As an Android user I make use of the patented functionality on almost a daily basis. I use a USB cable to connect my phone (presently, a Galaxy Note II) to my Windows desktop. Windows then offers several choices for the purpose of the connection. Most of the time I just want to access files (photos etc.) stored on the phone, using it like an external USB storage medium. Alternatively, I could run a synchronization program. Or a user might want to use a smartphone as a USB wireless modem. These different use cases require different device drivers, and depending on my choice, the right one will be activated (and, if necessary, installed in the first place).
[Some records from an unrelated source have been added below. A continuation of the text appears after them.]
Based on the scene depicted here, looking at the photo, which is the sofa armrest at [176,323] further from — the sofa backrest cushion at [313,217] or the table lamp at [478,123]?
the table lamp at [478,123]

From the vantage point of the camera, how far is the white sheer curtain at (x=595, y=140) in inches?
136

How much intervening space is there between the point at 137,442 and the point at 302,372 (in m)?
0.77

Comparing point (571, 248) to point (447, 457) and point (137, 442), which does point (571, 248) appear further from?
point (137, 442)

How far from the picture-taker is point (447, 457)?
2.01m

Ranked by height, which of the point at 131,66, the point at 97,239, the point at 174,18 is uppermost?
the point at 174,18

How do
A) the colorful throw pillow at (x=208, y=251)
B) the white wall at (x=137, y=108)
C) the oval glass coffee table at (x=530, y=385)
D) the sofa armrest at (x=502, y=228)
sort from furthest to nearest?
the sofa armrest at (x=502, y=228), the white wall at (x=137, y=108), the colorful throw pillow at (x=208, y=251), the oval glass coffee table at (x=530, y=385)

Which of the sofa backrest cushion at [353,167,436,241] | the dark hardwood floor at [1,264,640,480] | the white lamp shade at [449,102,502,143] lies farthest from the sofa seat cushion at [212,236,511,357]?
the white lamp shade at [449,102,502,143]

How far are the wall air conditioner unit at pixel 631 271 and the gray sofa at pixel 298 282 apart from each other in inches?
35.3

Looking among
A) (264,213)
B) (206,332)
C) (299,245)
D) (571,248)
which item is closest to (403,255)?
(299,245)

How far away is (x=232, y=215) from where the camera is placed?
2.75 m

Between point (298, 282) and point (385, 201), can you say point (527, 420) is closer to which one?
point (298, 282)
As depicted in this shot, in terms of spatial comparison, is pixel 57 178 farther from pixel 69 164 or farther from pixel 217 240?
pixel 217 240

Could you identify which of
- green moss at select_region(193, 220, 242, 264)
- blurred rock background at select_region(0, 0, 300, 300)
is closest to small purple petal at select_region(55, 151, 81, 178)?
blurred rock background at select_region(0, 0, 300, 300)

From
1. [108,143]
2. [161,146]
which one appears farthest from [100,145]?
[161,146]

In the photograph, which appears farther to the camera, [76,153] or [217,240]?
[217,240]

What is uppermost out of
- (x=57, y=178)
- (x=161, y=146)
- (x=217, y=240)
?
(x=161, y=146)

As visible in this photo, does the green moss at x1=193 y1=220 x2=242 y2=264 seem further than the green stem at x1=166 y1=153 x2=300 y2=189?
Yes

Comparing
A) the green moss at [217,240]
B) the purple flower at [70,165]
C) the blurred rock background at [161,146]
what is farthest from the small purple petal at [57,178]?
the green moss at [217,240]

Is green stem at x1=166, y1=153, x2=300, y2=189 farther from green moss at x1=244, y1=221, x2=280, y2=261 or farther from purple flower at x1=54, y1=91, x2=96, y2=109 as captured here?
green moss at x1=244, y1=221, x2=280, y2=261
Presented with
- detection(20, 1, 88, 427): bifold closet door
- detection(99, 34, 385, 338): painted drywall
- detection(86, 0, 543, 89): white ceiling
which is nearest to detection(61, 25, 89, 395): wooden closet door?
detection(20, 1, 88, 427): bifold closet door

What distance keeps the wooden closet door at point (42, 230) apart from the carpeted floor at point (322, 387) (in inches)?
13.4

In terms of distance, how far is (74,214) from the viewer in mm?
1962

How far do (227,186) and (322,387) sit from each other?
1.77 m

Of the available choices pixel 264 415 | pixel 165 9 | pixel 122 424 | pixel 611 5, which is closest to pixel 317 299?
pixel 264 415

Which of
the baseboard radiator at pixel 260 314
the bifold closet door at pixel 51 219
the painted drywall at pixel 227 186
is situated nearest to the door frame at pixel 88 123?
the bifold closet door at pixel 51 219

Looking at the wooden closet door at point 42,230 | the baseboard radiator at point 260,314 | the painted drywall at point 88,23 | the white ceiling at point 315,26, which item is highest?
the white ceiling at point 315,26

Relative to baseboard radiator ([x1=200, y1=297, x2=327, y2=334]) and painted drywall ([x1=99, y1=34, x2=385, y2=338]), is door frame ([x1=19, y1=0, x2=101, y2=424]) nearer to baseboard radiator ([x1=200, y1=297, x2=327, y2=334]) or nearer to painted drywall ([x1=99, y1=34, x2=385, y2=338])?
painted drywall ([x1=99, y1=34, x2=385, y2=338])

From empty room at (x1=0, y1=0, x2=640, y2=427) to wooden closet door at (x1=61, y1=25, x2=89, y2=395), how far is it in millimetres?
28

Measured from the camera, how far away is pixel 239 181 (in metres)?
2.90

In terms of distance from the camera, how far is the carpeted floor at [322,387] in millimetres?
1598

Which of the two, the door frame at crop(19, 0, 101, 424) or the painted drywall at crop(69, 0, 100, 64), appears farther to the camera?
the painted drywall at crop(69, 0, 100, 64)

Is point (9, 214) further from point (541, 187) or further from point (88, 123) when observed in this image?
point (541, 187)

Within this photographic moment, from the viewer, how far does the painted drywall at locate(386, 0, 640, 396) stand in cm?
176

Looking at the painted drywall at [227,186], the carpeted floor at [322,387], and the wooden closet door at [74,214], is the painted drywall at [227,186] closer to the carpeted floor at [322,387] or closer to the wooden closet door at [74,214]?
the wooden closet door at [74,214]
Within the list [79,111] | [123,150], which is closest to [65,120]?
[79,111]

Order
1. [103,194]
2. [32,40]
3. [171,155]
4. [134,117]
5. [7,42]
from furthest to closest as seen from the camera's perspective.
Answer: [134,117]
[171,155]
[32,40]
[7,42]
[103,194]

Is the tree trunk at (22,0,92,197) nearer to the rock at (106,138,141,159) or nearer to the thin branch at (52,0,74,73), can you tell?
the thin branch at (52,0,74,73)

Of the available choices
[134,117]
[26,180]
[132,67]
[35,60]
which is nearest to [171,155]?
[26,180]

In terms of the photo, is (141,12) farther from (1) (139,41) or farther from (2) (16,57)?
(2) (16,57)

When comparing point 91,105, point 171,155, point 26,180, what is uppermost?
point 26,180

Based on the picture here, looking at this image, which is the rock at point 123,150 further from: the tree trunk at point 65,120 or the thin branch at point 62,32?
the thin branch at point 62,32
I can also select a default connection type, which will then be activated automatically.
Nokia's EP'071 patent claims that the prior art had an important downside: each device used to appear to the PC "as a single function device", and the device driver tied to the device would always be limited to that single function, which the patent says "abrogates the multifunctionality of the device". For a single-function device like a mouse, there's no need for different device drivers: one driver can do the job. But a modern-day smartphone is the epitome of multifunctionality.
I wouldn't say in a headline that a technology "appears to infringe" a particular patent without some extraordinarily strong indications. HTC, represented by the Hogan Lovells firm, didn't make much of a non-infringement argument at today's hearing. Nokia's lead counsel in this action, Christian Harmsen of Bird & Bird, characterized HTC's non-infringement theories as "tactics"(rather than substance), and that was also my impression. HTC's lead counsel started by disputing infringement but toward the end of his statement it became clear that his (and his client's) hopes primarily rest on a nullity (invalidation) action filed in early October with the (also Munich-based) Federal Patent Court ("Bundespatentgericht"), which definitely won't go to trial before 2014 (HTC has until April 2013 to substantiate its complaint) and which was not discussed at today's first hearing (validity issues will come up at the second hearing, tantamount to a trial, on September 18, 2013). And even though the court's preliminary inclination came with the caveat that the complaint had not laid out Nokia's infringement theory with the degree of particularity that Judge Andreas Mueller ("Müller" in German) and his fellow members of the panel would have liked to see, the court does see a credible infringement claim here. Yesterday I mentioned that Judge Mueller is hard to convince of any infringement theory. Of all German patent infringement judges I know, he's by far and away the most challenging one for plaintiffs. So if even he believes, on a preliminary basis and even without a sufficiently self-explanatory complaint, that there is an infringement, that means something. It's like that famous line from "New York, New York": "If you can make it there, you can make it anywhere."
Nokia is accusing particular HTC devices of infringement, but its infringement contentions also include two Android versions. I don't know which ones, but I've used numerous Android versions since 2010 and all of them allowed the multifunctional USB connections I described above. Right now this patent is only HTC's problem, but Google and its entire Android ecosystem have reason for concern. But they don't need to be concerned since Nokia is willing to extend a license covering its portfolio of non-standard-essential patents (it has already broadly licensed its SEPs) to Android device makers like HTC.
This week Microsoft announced Android patent license deals number 16 and 17. 16 of those 17 deals cover Microsoft's patents, one of them relates to Apple's patents and comes with an anti-cloning provision. HTC was first to take a royalty-bearing license to Microsoft's patents, first to take a royalty-bearing (and anti-cloning) license to Apple's patents, and HTC will also license Nokia's non-standard-essential patents (again, it has already licensed the standard-essential ones) in the near term. And there are other right holders, such as Ericsson, who also want to get paid for the use of their intellectual property. Google and its ecosystem are standing on the shoulders of giants from an intellectual property point of view.